Source text:
+++++

RE: Constraint on string tables from Stanley A. Klein on 2007-08-27 (public-exi@w3.org from August 2007)

From: Stanley A. Klein <sklein@cpcug.org>
Date: Mon, 27 Aug 2007 15:04:00 -0400 (EDT)
To: "Vogelheim, Daniel" <daniel.vogelheim@siemens.com>
Cc: public-exi@w3.org
Message-ID: <18407.207.188.248.157.1188241440.squirrel@www.cpcug.org>
Daniel -

Regarding the enumeration option, would it be possible to provide EXI a
separate auxiliary schema containing only the relevant sub-string
enumerations without actually defining how they are combined into the
strings (which might be required for validation if the enumerations were
actually used in the overall schema)?

For example, in the main schema we have a type which is an object name
defined as a string of a certain maximum length (e.g., 64 characters).  In
the auxiliary schema, we have three enumerations, the first having the
strings Abc, Def, Ghi, and Jkl.  The second has strings mno, pqr, stuv,
and wxyz.  The third has strings aa, bbbb, ccccc, dddddd, and eeeeeee.

+++++

What to produce:
Please give the example maximum length that the mailing-list message sets for the object-name string type.

Dataset section:
+++++

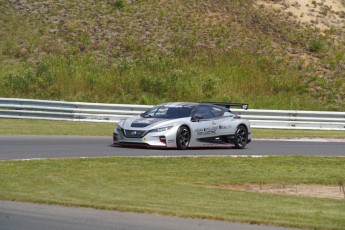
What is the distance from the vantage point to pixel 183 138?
2262 cm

+++++

Exercise solution:
64 characters